Kayaking – Selecting a Boat

    Published: 06-16-2009
    Views: 18,427
    L.L.Bean kayaking expert and registered Maine Sea Kayak Guide Kevin Hinds guides you through selecting a kayak.

    Kevin Hinds: Hi! I am Kevin Hinds. I am a Maine Registered Sea Kayak Guide and I work for L.

    L Bean's Outdoor Discovery School. I am going to talk today about choosing a kayak, that's right for you.

    The first question you need to ask yourself is what you want to do with that kayak? Today, we are talking about recreational kayaking. They are meant for ponds, lakes, protected waterways with very little wind and calm waters.

    There are two choices when you start looking into recreational kayaking. The first one is sit-on-tops which is no deck of a kayaking. It's just a nice, easy kayak to get into. They are meant for warm water areas. You think about the lakes of Maine, some of them get up to the upper 70s and 80s during this summer, they will be perfect for that, or down south, the Carolina, Florida, you will see sit-on-tops everywhere.
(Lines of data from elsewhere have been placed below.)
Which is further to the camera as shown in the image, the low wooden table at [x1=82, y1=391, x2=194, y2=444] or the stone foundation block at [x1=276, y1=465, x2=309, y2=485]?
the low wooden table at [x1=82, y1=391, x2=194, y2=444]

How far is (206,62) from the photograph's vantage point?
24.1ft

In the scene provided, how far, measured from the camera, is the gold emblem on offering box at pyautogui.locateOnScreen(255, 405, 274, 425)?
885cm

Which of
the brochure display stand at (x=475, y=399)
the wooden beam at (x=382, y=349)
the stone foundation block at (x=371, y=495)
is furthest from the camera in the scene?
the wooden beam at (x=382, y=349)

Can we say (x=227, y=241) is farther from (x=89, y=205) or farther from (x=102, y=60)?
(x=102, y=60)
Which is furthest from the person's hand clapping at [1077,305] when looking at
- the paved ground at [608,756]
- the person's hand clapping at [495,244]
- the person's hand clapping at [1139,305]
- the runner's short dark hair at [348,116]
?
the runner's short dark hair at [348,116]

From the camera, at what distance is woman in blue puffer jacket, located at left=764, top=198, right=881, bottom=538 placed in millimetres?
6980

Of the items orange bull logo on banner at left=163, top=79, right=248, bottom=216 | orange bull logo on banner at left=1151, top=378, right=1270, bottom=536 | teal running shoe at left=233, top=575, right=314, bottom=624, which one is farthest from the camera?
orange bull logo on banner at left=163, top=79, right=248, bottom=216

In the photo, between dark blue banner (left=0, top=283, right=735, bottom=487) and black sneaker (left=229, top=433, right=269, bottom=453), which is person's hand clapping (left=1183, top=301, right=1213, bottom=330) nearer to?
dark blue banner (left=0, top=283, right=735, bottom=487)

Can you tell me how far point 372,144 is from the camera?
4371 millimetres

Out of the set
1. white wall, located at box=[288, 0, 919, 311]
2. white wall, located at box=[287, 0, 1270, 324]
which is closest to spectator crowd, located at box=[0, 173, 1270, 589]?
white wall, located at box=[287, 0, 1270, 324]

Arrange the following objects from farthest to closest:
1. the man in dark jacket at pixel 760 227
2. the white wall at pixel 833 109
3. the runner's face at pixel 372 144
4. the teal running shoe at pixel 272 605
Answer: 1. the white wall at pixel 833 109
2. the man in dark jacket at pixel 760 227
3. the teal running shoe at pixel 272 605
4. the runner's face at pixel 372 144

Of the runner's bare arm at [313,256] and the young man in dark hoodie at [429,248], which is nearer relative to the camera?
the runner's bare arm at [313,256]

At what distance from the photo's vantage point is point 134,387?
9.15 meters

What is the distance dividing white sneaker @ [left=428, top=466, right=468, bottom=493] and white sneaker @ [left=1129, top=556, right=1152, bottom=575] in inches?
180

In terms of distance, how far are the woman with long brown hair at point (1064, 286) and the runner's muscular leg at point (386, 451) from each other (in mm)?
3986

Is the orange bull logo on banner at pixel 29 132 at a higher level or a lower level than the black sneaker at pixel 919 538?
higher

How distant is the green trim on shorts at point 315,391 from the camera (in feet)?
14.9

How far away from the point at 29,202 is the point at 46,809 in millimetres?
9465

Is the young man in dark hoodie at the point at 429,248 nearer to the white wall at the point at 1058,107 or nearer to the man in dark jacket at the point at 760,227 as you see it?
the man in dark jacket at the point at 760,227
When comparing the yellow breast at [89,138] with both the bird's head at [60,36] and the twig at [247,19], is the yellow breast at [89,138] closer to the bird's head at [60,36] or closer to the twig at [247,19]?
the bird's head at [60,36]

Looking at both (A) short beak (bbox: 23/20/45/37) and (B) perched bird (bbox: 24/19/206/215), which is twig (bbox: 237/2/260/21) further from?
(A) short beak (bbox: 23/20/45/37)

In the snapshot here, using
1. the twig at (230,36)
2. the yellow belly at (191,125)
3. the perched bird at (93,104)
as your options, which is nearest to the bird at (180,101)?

    There is no deck, no top surface for the kayak. They are easy to get in and out of, and just really fun to play with. This is a recreational kayak, that's more of a cock-pitted boat, so it means that it does have a deck - a top surface to it.

    Well with a recreational kayak, they are anywhere from about 9 to 14 feet in length, maybe about 26 to 32 inches wide in width. They'll have a huge open cockpit that's very easy to get in and out of.

    This one has a few bungees to place some safety gear or water bottles and it also has bulkheads in this one. So it has a compartment in the front above hatch and a stern hatch that actually is built-in flotation. It's a really nice recreational kayak.

    Next, we are going to talk a little bit about what kayaks right for you. When you go to any other retailers, make sure to ask a lot of questions and make sure your questions all get answered. Feel free to get into a bunch of kayaks that will help you to see the feel and fit of them and also if you can try them on the water will be the best chance to really see how the kayak feels.

    Things to think about though, the longer the kayak is, the more it will track straight. The shorter the kayak, the more maneuverable it will be.

    Also thinking about the whole shape, if it is a recreational kayak with the very flat bottom, it will be very stable in those protected waters. Some of them they will have a little bit of shape to them, which will be a little bit tippier at first, but better secondary stability.

    Other things you think about too are the cockpit is a really long and wide that's easy for you to get into and out of. You want to think about all those points.

    Now you've got a bunch of tips and hopefully I have answered the right questions, so you can choose the right kayak for you.